MYSTERIES OF THE UNIVERSE
Photographers who began taking images of unusual lights in the night sky suddenly found themselves to be citizen scientists
Reported by David Crookes
© Krista Trinder; Getty
For a long time, photographers have been snapping away at the glowing green dancing lights that are often seen in high-latitude regions of our planet’s night sky. Known as aurorae, these light displays attract many thousands of enthusiasts.
But when a growing number of people also began to see a thin purple ribbon of light, interest in this natural celestial phenomenon began to pique even further. Appearing for as little as 20 minutes to as much as an hour, the mysterious purple arcs were reported 30 times across 2015 and 2016, mainly by aurora chasers from Alberta, Canada. And those who had watched the northern lights for many years in this location knew something strange was occurring.
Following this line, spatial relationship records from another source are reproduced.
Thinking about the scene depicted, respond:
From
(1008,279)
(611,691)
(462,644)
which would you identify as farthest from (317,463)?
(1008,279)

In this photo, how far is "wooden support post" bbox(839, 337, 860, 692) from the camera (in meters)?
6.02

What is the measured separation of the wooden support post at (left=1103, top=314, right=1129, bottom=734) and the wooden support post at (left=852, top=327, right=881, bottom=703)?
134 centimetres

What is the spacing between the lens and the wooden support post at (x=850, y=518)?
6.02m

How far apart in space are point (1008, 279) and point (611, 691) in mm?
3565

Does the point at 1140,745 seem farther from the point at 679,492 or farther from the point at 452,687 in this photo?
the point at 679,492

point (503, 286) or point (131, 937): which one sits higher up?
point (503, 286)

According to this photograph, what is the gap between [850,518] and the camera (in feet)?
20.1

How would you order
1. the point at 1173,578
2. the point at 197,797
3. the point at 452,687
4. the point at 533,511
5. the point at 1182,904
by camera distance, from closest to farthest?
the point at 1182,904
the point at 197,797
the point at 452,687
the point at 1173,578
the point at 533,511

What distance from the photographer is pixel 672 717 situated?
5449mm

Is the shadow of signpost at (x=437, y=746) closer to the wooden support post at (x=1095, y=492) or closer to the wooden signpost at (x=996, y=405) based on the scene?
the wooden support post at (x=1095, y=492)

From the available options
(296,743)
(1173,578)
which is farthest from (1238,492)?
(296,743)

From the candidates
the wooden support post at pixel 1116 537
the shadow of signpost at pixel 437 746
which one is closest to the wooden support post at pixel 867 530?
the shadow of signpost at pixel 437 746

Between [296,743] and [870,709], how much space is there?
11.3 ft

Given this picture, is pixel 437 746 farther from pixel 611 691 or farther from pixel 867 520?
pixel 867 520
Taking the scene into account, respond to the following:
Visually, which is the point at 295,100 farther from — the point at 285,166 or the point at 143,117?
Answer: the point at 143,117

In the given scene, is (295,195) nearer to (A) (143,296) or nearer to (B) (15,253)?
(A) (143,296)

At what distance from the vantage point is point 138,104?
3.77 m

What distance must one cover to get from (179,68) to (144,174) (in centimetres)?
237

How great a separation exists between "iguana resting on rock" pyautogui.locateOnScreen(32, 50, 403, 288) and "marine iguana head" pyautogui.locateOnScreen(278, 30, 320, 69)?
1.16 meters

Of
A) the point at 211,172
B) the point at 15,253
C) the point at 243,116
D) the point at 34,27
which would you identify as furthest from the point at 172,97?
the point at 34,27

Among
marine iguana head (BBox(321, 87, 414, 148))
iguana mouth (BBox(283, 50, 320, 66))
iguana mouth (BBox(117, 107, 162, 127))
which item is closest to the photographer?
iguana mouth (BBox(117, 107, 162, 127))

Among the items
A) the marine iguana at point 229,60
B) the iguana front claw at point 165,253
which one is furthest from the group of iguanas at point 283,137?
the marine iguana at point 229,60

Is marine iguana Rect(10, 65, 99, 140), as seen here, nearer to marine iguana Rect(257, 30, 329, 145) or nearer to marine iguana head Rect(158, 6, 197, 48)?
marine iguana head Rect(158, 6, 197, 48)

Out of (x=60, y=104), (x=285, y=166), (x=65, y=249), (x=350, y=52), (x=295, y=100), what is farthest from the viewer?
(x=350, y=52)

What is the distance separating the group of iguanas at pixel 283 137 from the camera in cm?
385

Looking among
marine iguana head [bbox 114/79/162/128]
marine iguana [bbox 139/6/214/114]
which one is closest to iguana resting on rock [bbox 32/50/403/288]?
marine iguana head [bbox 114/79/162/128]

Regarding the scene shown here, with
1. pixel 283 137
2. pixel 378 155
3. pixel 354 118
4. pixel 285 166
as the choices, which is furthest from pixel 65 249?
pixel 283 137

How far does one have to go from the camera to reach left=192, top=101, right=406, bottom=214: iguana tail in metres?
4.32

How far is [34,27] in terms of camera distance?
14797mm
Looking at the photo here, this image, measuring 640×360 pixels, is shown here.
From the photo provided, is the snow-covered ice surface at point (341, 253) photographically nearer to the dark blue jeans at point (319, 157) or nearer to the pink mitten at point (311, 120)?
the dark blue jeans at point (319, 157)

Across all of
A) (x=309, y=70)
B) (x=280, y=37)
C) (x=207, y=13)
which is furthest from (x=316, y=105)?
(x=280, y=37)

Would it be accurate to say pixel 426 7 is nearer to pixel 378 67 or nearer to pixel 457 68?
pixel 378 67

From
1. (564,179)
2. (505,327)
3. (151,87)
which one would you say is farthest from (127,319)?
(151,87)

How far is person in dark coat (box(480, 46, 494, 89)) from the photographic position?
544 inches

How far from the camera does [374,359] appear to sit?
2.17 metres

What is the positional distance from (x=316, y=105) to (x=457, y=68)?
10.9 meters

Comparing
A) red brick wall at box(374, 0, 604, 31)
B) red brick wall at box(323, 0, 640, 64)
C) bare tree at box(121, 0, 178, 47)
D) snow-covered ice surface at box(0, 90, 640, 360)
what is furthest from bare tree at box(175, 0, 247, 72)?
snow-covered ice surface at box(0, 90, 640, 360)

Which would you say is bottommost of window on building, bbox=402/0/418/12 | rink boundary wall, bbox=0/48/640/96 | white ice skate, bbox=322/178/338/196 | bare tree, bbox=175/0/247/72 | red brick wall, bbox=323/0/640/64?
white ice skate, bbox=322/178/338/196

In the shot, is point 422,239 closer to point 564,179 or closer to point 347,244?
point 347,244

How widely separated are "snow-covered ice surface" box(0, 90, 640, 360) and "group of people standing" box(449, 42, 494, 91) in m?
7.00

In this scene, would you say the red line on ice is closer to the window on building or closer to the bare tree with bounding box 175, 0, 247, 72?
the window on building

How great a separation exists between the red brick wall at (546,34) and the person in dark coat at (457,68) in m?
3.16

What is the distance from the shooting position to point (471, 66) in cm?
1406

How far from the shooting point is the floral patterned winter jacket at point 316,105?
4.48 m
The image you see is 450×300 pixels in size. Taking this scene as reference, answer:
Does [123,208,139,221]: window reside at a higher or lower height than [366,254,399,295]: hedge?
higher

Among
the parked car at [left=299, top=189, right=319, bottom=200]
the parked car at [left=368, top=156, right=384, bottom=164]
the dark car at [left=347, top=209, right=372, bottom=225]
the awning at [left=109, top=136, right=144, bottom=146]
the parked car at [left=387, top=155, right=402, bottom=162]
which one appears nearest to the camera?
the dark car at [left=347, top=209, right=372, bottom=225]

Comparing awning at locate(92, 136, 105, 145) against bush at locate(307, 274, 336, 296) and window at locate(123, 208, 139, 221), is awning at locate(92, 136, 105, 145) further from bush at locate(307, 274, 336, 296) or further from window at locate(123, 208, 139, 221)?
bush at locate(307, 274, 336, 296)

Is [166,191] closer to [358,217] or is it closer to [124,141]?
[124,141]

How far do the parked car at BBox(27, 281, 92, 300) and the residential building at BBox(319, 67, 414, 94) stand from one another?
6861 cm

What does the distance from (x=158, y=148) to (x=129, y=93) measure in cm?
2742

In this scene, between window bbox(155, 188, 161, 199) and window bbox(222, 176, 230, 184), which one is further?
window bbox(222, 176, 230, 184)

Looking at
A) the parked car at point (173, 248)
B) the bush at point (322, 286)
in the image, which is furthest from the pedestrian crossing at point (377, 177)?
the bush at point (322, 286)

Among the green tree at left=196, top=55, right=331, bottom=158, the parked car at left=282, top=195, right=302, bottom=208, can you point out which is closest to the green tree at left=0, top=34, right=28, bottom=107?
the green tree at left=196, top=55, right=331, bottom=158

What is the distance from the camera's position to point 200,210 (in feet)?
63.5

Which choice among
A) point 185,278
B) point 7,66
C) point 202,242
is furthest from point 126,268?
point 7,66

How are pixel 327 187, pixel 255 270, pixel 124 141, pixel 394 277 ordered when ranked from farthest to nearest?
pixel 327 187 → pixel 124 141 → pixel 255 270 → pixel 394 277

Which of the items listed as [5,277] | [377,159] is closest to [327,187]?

What they were witnessing, they surmised, was a different kind of light show to the ones that they were used to. Unlike a typical aurora which presents itself as an oval of green, blue and red light lasting hours, this phenomenon appeared as a line which extended for hundreds if not thousands of miles. The ribbon of light clearly had a start and end point, and it was often accompanied by an unstable green structure resembling a picket fence-like aurora – a two-for-one light show deal, for want of a better description. “I knew it was rare,” says photographer Neil Zeller, who is among many to have witnessed the purple stream, “but at the time it was simply another neat feature of the night sky.” Even so, as word spread, photographers began to get together to share more information about what they were seeing.
"I KNEW IT WAS RARE, BUT AT THE TIME IT WAS SIMPLY ANOTHER NEAT FEATURE OF THE NIGHT SKY"
NEIL ZELLER
Before long, a Facebook group called Alberta Aurora Chasers was set up to encourage people to post their images and experiences of the natural light display. This became a key focal point for the aurora chasers, who enthusiastically pored over the details being shared while marvelling at what had been captured.
For fun, the group’s lead administrator, Chris Ratzlaff, named the phenomenon STEVE, in reference to the 2006 animated film Over the Hedge in which an unfamiliar shrub is given the same moniker by animals unsure as to what it is. “We also commonly and mistakenly called it a proton arc,” Zeller adds. But it soon transpired that aurorae and STEVE were being caused by different physics. It was no standard aurora, that’s for sure.